Records:
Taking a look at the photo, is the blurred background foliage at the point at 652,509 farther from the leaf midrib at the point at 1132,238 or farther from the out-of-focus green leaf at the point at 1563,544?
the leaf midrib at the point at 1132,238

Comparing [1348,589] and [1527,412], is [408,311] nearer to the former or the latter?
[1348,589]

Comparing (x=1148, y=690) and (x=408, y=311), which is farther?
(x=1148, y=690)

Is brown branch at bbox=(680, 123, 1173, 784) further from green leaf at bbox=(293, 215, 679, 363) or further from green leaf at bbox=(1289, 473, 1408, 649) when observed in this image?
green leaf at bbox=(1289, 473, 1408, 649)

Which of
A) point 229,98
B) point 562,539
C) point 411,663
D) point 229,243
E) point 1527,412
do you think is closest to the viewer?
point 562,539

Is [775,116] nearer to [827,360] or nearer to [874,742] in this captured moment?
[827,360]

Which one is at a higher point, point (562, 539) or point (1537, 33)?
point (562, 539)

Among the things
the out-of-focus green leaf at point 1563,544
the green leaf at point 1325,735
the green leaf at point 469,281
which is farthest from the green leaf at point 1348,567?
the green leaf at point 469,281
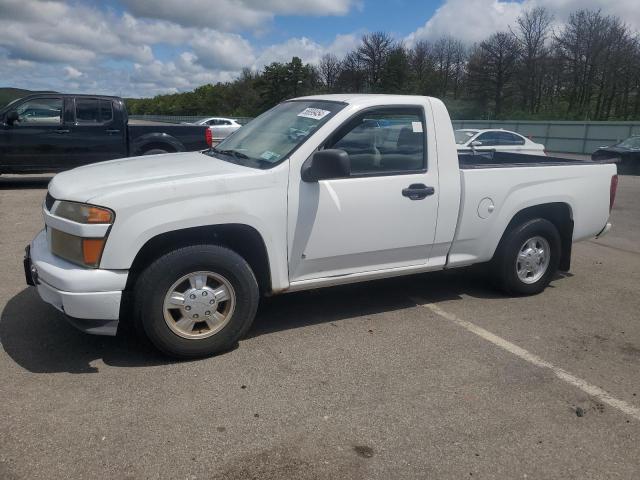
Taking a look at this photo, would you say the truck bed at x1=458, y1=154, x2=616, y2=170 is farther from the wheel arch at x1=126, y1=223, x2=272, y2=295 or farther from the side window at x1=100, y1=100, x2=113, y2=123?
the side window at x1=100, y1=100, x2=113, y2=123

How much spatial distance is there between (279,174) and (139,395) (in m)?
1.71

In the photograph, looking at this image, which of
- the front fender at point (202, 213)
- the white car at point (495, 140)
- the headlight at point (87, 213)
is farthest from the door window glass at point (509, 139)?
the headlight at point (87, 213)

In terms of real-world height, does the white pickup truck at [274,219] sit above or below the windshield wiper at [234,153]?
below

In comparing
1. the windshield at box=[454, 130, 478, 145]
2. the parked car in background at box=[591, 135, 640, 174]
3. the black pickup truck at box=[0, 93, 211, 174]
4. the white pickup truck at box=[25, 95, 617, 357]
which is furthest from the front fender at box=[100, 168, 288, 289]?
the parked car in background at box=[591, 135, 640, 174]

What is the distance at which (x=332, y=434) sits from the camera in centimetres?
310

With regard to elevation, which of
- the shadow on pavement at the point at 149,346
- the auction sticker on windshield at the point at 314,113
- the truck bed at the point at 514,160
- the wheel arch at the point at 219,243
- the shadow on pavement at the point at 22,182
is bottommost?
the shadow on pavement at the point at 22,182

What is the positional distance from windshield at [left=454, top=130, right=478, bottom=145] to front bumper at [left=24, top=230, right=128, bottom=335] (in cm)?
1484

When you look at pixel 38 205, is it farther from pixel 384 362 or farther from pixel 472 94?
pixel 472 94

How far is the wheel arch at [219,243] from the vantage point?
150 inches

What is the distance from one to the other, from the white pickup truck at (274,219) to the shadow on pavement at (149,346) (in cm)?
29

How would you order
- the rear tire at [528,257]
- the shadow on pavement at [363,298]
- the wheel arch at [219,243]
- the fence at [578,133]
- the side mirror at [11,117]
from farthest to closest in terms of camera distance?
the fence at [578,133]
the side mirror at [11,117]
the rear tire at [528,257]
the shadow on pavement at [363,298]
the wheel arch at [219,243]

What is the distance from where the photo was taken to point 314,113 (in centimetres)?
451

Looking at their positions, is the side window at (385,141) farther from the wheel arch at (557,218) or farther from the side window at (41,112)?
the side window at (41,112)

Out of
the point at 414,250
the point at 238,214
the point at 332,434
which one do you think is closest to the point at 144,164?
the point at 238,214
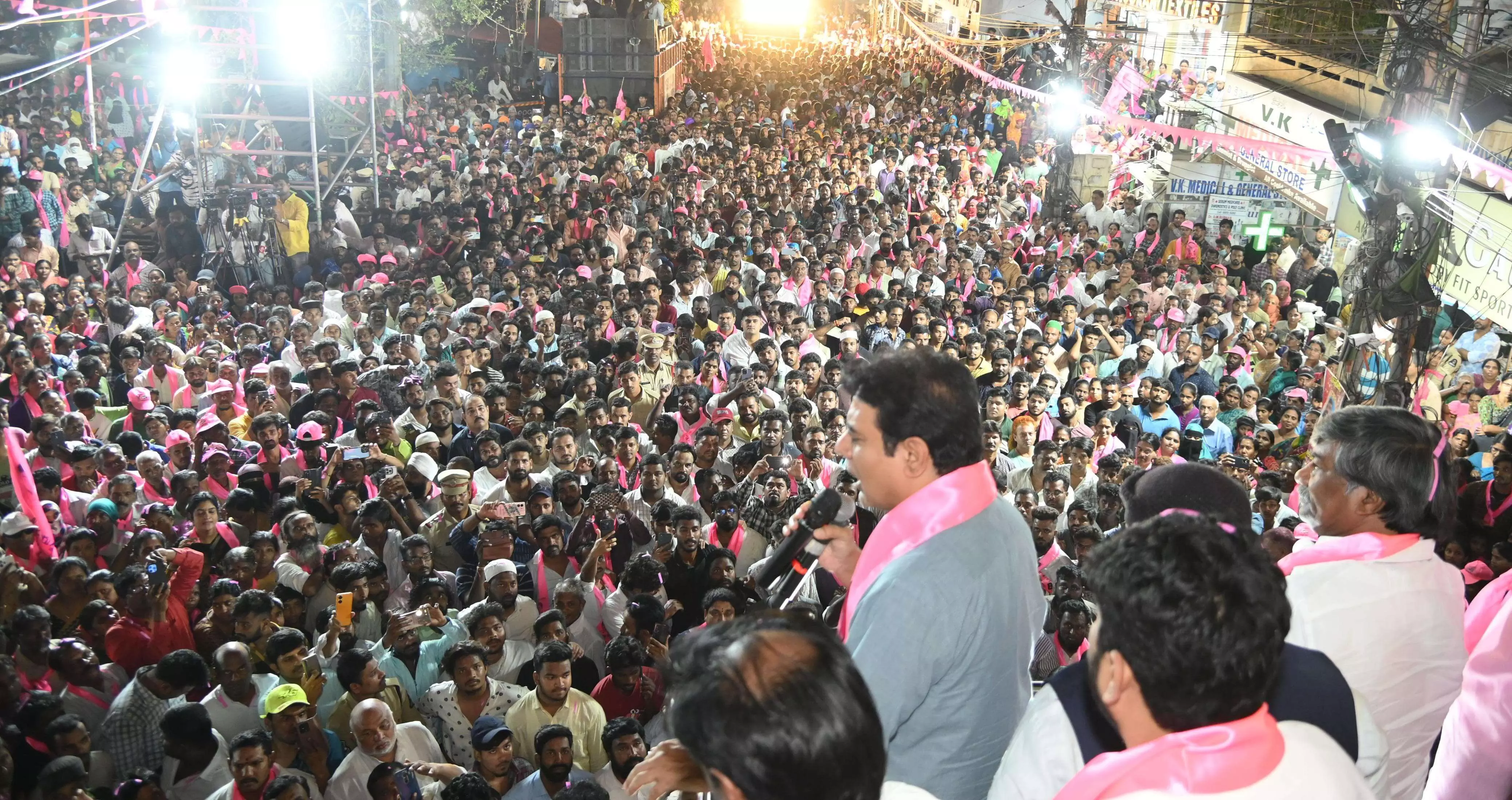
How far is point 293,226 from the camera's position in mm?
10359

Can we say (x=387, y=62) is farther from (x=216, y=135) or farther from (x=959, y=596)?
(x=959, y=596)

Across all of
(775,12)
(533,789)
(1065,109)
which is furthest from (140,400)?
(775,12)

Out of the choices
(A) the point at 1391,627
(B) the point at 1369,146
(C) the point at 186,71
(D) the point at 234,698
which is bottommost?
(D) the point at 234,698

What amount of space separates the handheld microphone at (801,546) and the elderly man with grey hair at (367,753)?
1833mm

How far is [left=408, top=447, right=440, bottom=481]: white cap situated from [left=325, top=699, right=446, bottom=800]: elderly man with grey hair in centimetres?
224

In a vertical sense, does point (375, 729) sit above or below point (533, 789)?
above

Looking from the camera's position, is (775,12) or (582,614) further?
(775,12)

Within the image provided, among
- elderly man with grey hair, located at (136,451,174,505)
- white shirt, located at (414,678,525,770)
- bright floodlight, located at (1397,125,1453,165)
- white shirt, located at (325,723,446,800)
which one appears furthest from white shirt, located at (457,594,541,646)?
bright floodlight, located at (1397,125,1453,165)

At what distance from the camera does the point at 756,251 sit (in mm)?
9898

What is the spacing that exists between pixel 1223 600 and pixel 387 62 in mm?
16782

--

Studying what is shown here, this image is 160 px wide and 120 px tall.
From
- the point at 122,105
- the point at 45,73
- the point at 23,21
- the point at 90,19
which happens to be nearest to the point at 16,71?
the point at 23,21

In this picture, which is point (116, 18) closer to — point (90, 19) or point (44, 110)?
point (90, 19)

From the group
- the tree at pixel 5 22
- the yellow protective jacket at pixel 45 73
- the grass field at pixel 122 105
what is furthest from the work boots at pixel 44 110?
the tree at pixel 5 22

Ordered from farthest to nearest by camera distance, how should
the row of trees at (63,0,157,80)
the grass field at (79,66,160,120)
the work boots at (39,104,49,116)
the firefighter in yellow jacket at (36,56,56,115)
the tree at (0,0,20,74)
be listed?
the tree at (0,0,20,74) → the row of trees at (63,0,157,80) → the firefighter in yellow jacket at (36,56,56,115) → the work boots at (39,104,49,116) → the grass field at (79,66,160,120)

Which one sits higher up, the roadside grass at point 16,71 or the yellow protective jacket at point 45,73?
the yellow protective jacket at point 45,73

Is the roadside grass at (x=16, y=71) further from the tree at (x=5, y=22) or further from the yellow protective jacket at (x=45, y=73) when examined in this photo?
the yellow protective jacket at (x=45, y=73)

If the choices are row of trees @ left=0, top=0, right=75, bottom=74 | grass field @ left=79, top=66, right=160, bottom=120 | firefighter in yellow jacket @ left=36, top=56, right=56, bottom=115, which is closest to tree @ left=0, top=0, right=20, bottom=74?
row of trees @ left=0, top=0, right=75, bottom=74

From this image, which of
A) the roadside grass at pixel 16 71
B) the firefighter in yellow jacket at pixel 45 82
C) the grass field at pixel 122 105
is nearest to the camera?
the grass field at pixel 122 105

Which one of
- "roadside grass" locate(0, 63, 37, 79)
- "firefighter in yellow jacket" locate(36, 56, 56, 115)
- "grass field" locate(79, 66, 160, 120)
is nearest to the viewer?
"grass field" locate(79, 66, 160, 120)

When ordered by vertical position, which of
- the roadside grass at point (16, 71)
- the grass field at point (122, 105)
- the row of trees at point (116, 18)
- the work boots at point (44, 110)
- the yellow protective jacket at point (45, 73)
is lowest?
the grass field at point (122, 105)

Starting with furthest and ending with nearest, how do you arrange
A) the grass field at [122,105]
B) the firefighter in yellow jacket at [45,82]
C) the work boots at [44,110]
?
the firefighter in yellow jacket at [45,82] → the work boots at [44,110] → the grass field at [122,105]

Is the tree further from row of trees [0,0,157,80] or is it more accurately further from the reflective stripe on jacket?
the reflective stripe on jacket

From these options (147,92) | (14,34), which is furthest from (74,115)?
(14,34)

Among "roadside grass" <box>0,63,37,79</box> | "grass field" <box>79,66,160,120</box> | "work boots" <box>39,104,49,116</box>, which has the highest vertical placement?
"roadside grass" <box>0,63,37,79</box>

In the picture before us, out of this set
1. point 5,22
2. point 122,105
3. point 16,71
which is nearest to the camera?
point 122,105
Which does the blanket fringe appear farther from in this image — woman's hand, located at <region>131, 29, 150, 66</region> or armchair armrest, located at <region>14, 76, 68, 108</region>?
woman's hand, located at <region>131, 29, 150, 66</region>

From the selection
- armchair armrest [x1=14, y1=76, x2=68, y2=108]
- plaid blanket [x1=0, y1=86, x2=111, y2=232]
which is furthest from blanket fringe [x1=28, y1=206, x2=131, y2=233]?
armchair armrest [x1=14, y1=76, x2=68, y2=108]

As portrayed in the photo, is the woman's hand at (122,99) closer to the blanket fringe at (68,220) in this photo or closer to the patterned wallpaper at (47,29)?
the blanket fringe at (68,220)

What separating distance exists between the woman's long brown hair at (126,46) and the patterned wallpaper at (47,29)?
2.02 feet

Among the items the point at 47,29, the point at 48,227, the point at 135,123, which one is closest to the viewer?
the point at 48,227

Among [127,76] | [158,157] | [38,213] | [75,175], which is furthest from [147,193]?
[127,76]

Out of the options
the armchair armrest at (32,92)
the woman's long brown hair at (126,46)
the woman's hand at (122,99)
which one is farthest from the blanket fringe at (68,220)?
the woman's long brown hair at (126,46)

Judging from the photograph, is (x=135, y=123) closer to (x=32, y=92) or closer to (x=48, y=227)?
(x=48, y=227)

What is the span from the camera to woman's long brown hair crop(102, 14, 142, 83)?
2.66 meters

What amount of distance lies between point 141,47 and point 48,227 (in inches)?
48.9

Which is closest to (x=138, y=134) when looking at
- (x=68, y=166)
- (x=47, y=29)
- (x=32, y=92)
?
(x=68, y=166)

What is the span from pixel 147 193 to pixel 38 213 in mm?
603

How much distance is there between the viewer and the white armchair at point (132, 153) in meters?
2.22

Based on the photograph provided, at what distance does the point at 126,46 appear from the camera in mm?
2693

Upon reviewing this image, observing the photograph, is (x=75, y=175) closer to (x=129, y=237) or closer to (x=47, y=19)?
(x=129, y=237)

* * *

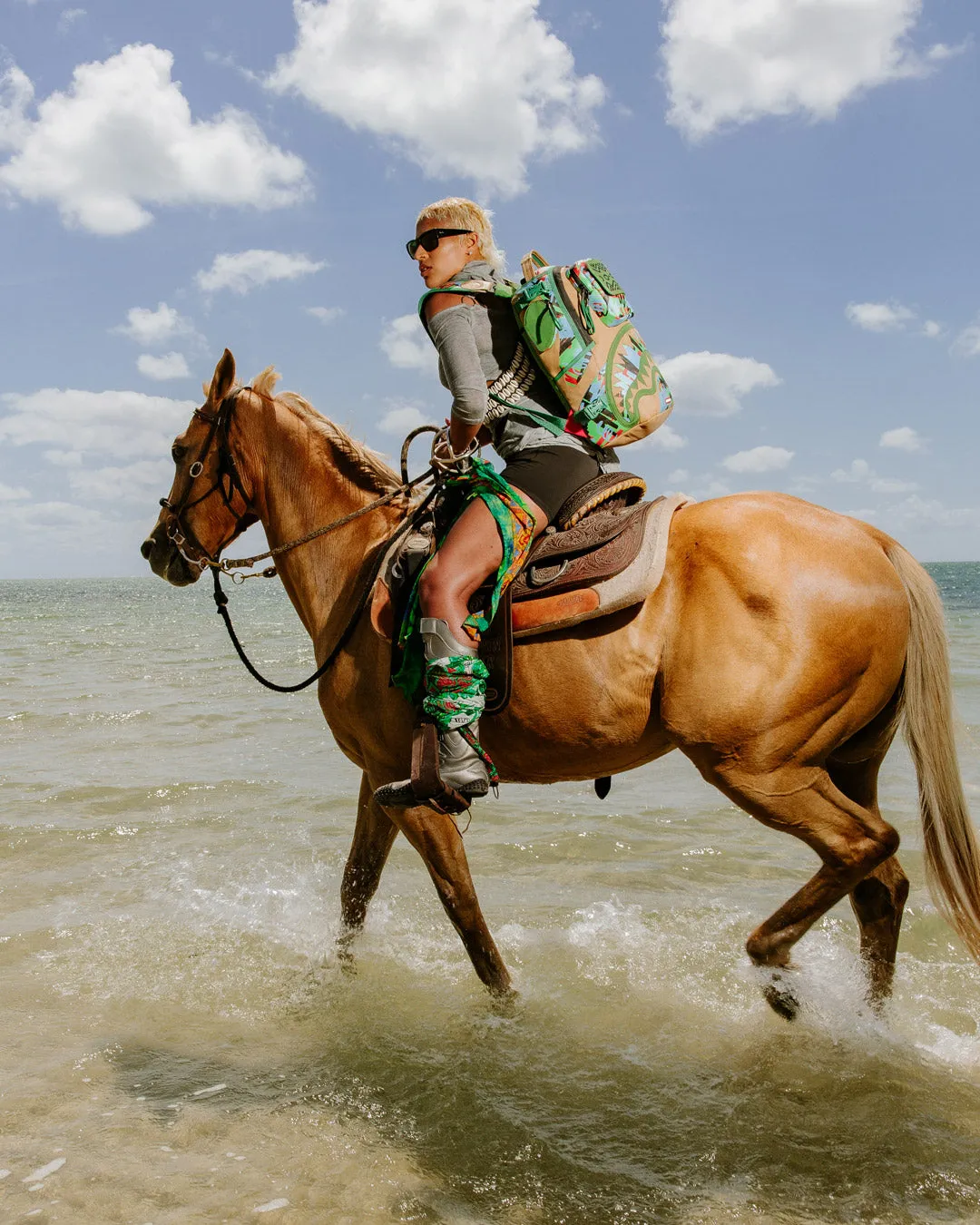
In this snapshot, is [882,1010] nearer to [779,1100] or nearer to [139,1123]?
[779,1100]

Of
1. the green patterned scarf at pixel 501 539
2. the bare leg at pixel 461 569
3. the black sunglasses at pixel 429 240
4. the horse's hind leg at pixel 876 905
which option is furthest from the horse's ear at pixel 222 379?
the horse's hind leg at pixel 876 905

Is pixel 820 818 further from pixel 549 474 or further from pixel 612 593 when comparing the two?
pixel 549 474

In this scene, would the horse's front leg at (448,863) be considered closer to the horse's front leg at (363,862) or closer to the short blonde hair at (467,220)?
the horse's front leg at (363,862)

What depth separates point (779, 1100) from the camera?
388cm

[Directive]: Filter the records above, keeping every line that contains the word "reflective". Case counts, so match only that exact capitalization.

[Answer for this exercise]:
Is the tree further from row of trees [0,0,157,80] or is it more accurately further from the reflective stripe on jacket?
the reflective stripe on jacket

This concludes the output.